Above, L to R: Tyler (NW Maritime Staff), Brad, Ron, Mark, Nels, Philip, James, Joel (NW Maritime Staff), and Greg
The build was led by Joel Arrington, Boatshop Manager for the Maritime Center, and by far the most skilled and experienced among us. Joel has overseen the building of 250-300 boats in his six years as Boatshop Manager and his knowledge of boat building, bonding resins, and fiberglass installation is encyclopedic. It is reassuring to work with someone who really does have all the answers.
We were building kit boats, which are hardly new. A wonderful article on the Chesapeake Light Craft site gives the history of building boats from kits. It begins with this startling note: “4300 years ago, the Pharoah Khufu was laid to rest with 1,224 pieces of a 143-foot boat, ready to be reassembled when he reached the afterlife.”
Ads for boat kits first appeared back in the 1890s when amateur boat building really began. It increased during the Great Depression, aided by magazines of the era: Popular Mechanics, Popular Science, Rudder, and Yachting, which ran frequent and detailed articles to help the home builder. Companies sprang up offering kits for home building.
A major step forward was the development of marine plywood during the 1940s. New adhesives helped the plywood avoid delamination and allowed the home builder to work with large sheets, rather than narrow strips of solid wood. The panels were attached to frames with screws and soft putty or powdery glues that were mixed with water. But over time, the putty and some early glue products came apart, leading to leaks.
Stitch and glue boatbuilding began in the late 1950s in England when Ken Littledyke sewed sheets of plywood together using fishing line and reinforced the seams with polyester resin. Then in 1962, Jack Holt and Barry Bucknell designed the Mirror dinghy, named after the English newspaper The Daily Mirror. It was stitched together with copper wire with fiberglass tape glued along the seams. The Mirror became very successful and over 70,000 have been built.
In the 1960s, the aerospace industry developed epoxy adhesives and coatings which could be combined with fiberglass to create immensely strong structures and surface coatings. This led to the boom in manufacturing of small fiberglass boats during the ‘60s and ‘70s. By the 1980s, kit boats were being sold with nothing but pre-cut sheets of plywood that could be stitched and taped together without the need for heavy supporting frames.

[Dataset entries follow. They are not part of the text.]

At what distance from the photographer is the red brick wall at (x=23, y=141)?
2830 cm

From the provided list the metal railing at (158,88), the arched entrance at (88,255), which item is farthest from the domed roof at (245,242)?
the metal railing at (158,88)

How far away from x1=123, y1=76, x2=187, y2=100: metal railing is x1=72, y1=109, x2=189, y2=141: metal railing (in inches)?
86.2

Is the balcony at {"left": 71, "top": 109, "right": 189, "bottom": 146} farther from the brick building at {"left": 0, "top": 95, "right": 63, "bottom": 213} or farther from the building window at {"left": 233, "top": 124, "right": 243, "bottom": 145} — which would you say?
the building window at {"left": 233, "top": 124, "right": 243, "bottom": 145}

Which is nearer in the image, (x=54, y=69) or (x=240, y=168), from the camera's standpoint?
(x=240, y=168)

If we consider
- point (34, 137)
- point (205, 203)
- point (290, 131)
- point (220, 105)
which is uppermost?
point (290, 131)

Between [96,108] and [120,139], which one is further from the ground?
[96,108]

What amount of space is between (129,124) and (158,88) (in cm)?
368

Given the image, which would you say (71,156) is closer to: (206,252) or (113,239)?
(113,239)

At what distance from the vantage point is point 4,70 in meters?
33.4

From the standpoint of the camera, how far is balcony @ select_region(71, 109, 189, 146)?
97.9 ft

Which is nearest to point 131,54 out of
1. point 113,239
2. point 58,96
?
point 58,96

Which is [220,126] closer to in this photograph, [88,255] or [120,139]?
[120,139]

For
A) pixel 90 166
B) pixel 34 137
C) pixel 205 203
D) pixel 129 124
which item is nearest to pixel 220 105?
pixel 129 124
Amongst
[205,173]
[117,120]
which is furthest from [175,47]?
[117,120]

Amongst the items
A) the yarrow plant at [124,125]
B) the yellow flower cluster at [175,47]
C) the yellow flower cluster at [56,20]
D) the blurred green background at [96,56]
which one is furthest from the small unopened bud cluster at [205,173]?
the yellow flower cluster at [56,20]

In the 1990s, computer-driven CNC machines were developed that could cut thin sheets of plywood precisely. As kit development continued, it wasn’t long before 4x8 plywood sheets could be joined together using puzzle joints in place of the traditional scarf joints used with thicker wood. Coating this thin plywood with epoxy and fiberglass cloth made the parts stronger and mutually supportive, eliminating the need for heavy framing.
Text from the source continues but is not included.